REQUIRED TASK |
Extract the text of all the items below verbatim, line for line, and leave the pictures out of your output.

[Recorded data]
++++++

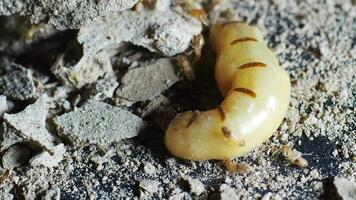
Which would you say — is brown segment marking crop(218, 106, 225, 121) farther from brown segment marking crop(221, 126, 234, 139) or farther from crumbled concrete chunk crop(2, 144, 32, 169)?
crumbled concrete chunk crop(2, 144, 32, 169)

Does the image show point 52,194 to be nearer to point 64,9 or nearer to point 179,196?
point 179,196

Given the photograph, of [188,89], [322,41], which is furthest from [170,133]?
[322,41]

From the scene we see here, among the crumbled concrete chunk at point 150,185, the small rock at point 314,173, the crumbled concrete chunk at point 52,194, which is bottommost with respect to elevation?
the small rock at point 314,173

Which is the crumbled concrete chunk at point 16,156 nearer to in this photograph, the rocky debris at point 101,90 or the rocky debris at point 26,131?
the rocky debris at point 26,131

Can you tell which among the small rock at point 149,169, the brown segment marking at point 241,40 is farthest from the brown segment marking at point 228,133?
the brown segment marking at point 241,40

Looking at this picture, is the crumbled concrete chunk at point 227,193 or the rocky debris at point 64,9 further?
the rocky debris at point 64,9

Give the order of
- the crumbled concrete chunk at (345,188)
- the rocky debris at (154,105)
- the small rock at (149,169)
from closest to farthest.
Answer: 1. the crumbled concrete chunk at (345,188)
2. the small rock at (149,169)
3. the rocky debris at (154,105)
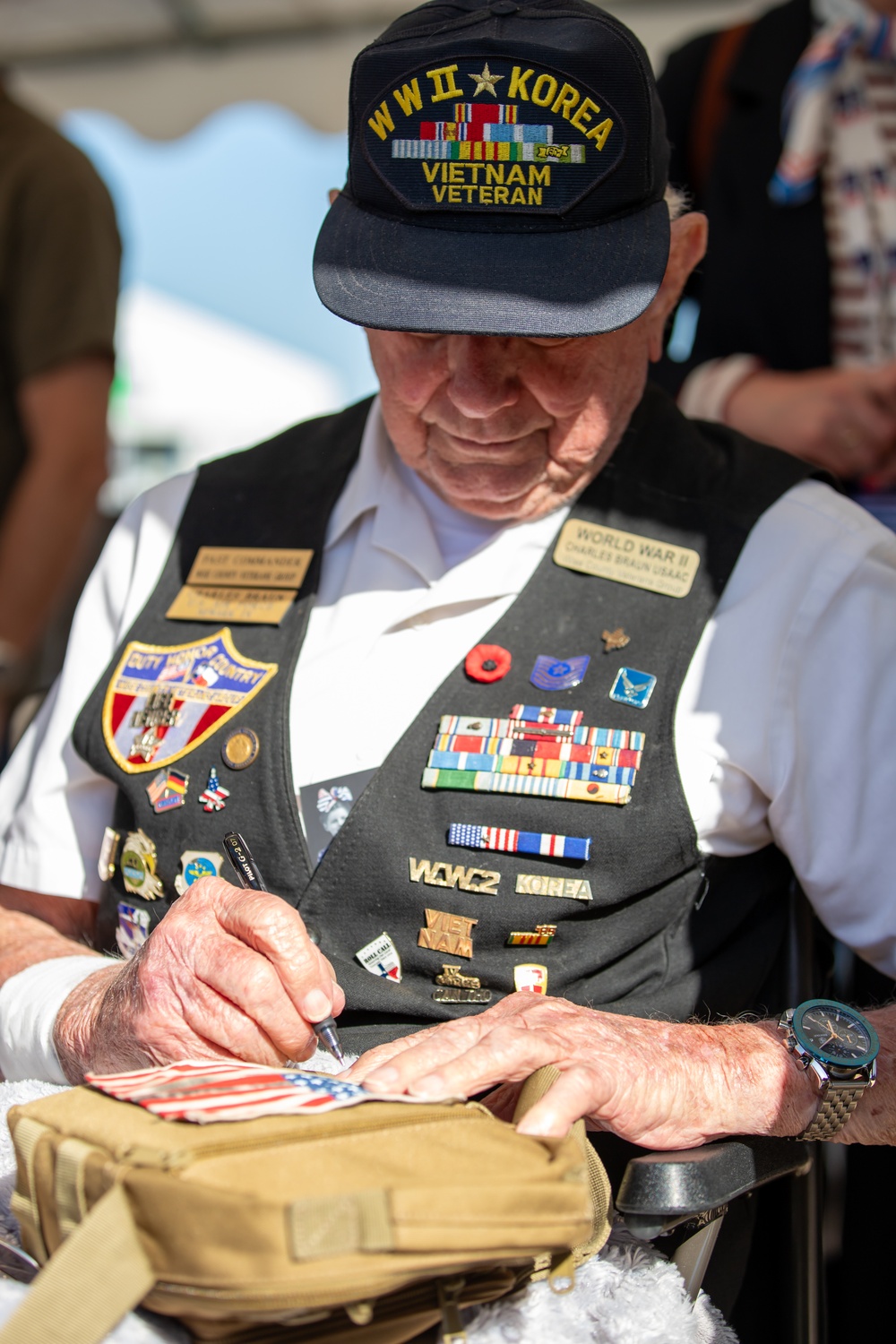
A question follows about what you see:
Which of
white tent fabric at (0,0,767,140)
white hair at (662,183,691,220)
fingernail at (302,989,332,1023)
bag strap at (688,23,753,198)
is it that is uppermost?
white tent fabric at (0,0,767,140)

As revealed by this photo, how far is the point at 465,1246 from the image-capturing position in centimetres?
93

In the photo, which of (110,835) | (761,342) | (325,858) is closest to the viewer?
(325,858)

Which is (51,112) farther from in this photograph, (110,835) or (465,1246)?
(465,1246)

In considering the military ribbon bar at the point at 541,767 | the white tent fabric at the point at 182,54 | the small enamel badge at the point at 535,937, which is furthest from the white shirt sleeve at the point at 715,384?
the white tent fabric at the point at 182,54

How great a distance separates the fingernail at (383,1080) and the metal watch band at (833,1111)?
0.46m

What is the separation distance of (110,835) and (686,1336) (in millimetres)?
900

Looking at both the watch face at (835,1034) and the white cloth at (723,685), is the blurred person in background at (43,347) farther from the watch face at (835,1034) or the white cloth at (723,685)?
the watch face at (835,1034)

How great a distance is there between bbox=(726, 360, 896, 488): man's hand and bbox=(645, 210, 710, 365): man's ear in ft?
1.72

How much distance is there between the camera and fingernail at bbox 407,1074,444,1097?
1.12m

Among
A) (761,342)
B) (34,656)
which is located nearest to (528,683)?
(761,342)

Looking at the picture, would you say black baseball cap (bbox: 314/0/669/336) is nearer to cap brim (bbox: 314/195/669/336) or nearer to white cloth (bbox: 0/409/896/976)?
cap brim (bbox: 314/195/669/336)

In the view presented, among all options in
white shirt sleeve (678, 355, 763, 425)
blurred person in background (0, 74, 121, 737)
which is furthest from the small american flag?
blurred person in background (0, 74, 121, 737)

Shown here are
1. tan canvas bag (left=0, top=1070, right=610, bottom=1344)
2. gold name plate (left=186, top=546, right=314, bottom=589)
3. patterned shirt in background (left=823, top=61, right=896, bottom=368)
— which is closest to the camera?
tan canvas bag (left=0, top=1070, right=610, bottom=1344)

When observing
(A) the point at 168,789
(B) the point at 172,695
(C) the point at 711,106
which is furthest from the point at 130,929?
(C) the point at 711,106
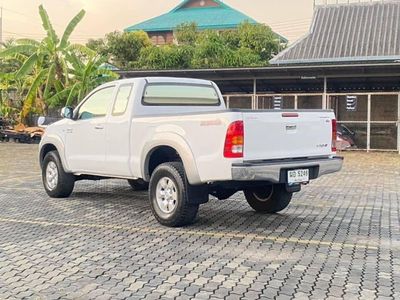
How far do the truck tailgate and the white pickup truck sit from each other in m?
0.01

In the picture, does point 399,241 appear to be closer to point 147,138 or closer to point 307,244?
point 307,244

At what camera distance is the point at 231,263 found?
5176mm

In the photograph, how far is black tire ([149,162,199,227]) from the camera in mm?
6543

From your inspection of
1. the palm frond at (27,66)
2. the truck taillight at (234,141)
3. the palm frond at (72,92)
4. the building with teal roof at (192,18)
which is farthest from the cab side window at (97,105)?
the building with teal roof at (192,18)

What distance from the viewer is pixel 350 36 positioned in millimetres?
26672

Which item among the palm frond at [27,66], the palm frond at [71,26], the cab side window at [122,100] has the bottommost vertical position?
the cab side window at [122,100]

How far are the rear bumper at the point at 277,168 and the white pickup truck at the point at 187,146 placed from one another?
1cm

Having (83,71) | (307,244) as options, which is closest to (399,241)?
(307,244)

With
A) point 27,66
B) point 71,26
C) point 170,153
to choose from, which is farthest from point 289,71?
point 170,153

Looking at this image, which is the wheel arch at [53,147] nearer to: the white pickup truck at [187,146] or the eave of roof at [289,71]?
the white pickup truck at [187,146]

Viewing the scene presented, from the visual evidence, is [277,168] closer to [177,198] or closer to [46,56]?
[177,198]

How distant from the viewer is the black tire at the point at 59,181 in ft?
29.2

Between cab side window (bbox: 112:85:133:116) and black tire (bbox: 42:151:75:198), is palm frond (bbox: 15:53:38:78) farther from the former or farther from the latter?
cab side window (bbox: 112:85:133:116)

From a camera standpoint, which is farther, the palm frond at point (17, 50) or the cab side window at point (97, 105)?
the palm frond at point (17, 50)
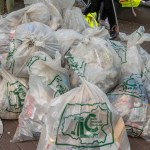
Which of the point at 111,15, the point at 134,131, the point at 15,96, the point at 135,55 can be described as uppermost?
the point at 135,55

++++++

THE COMPLETED TASK |
Which would you say — is brown segment marking crop(218, 106, 225, 121) farther from brown segment marking crop(221, 126, 234, 139) or farther from crumbled concrete chunk crop(2, 144, 32, 169)?
crumbled concrete chunk crop(2, 144, 32, 169)

Does the image show point 52,194 to be nearer to point 64,9 or nearer to point 179,196?
point 179,196

Given the photograph, of [188,89], [322,41], which is furthest from [170,133]?
[322,41]

From the scene we see here, among the crumbled concrete chunk at point 150,185, the small rock at point 314,173, the crumbled concrete chunk at point 52,194, which is bottommost with respect to elevation?
the small rock at point 314,173

Which is the crumbled concrete chunk at point 16,156 nearer to in this photograph, the rocky debris at point 101,90 or the rocky debris at point 26,131?
the rocky debris at point 26,131

Can you tell which among the small rock at point 149,169, the brown segment marking at point 241,40 is farthest from the brown segment marking at point 228,133?
the brown segment marking at point 241,40

Looking at this picture, is the crumbled concrete chunk at point 227,193 or the rocky debris at point 64,9 further?
the rocky debris at point 64,9

Give the order of
- the crumbled concrete chunk at (345,188)
- the rocky debris at (154,105)
- the small rock at (149,169)
from closest to farthest.
Answer: 1. the crumbled concrete chunk at (345,188)
2. the small rock at (149,169)
3. the rocky debris at (154,105)
A question follows about what you see:
Which of
white tent fabric at (0,0,767,140)
white hair at (662,183,691,220)
fingernail at (302,989,332,1023)
bag strap at (688,23,753,198)
is it that is uppermost?
white tent fabric at (0,0,767,140)

As revealed by this photo, how far is the point at 465,1246 from the image-capturing position in centimetres?
93

In the photo, which of (110,835) | (761,342) | (325,858) is closest to the viewer?
(325,858)

Which is (51,112) farther from in this photograph, (110,835) or (465,1246)?
(465,1246)

In considering the military ribbon bar at the point at 541,767 | the white tent fabric at the point at 182,54 | the small enamel badge at the point at 535,937, which is furthest from the white shirt sleeve at the point at 715,384?
the white tent fabric at the point at 182,54

How great a distance separates the fingernail at (383,1080) and the metal watch band at (833,1111)?
0.46m

What is the separation distance of (110,835) and (686,1336) (in millimetres)?
900

Looking at both the watch face at (835,1034) and the white cloth at (723,685), is the blurred person in background at (43,347) farther from the watch face at (835,1034) or the white cloth at (723,685)?
the watch face at (835,1034)

How great a distance is there between bbox=(726, 360, 896, 488): man's hand and bbox=(645, 210, 710, 365): man's ear in ft?
1.72

How much distance is there between the camera and fingernail at bbox 407,1074,444,1097?
1.12m

Among
A) (761,342)
B) (34,656)
which is located nearest to (528,683)?
(761,342)

Looking at the picture, would you say black baseball cap (bbox: 314/0/669/336) is nearer to cap brim (bbox: 314/195/669/336) or nearer to white cloth (bbox: 0/409/896/976)?
cap brim (bbox: 314/195/669/336)

In the view presented, among all options in
white shirt sleeve (678, 355, 763, 425)
blurred person in background (0, 74, 121, 737)
which is furthest from the small american flag?
blurred person in background (0, 74, 121, 737)

Shown here are
1. tan canvas bag (left=0, top=1070, right=610, bottom=1344)
2. gold name plate (left=186, top=546, right=314, bottom=589)
3. patterned shirt in background (left=823, top=61, right=896, bottom=368)
— which is closest to the camera?
tan canvas bag (left=0, top=1070, right=610, bottom=1344)

When observing
(A) the point at 168,789
(B) the point at 172,695
(C) the point at 711,106
which is furthest from the point at 130,929?
(C) the point at 711,106
How far do the truck tailgate and the white pickup truck sit from each other in m?
0.01

In the picture, does point 399,241 appear to be closer to point 147,138 or closer to point 307,244?
point 307,244

At what camera distance is the point at 231,263 found?
5176mm

In the photograph, how far is black tire ([149,162,199,227]) from the camera in mm?
6543

From your inspection of
1. the palm frond at (27,66)
2. the truck taillight at (234,141)
3. the palm frond at (72,92)
4. the building with teal roof at (192,18)
which is farthest from the cab side window at (97,105)?
the building with teal roof at (192,18)

What distance from the viewer is pixel 350 36 positioned in millimetres?
26672

Which item among the palm frond at [27,66], the palm frond at [71,26], the cab side window at [122,100] has the bottommost vertical position?
the cab side window at [122,100]

How far are the rear bumper at the point at 277,168 and the white pickup truck at the point at 187,146 placed from one another?
1cm

Having (83,71) | (307,244) as options, which is closest to (399,241)?
(307,244)

With
A) point 27,66
B) point 71,26
C) point 170,153
to choose from, which is farthest from point 289,71?
point 170,153

Looking at this image, which is the wheel arch at [53,147] nearer to: the white pickup truck at [187,146] or the eave of roof at [289,71]?
the white pickup truck at [187,146]

Viewing the scene presented, from the visual evidence, is [277,168] closer to [177,198] or closer to [46,56]?
[177,198]

How distant from the viewer is the black tire at the point at 59,181 in ft?
29.2

Between cab side window (bbox: 112:85:133:116) and black tire (bbox: 42:151:75:198), is palm frond (bbox: 15:53:38:78) farther from the former or farther from the latter?
cab side window (bbox: 112:85:133:116)

From a camera standpoint, which is farther, the palm frond at point (17, 50) or the cab side window at point (97, 105)?
the palm frond at point (17, 50)
Which of the point at 111,15, the point at 134,131, the point at 15,96, the point at 135,55 can be described as uppermost?
the point at 135,55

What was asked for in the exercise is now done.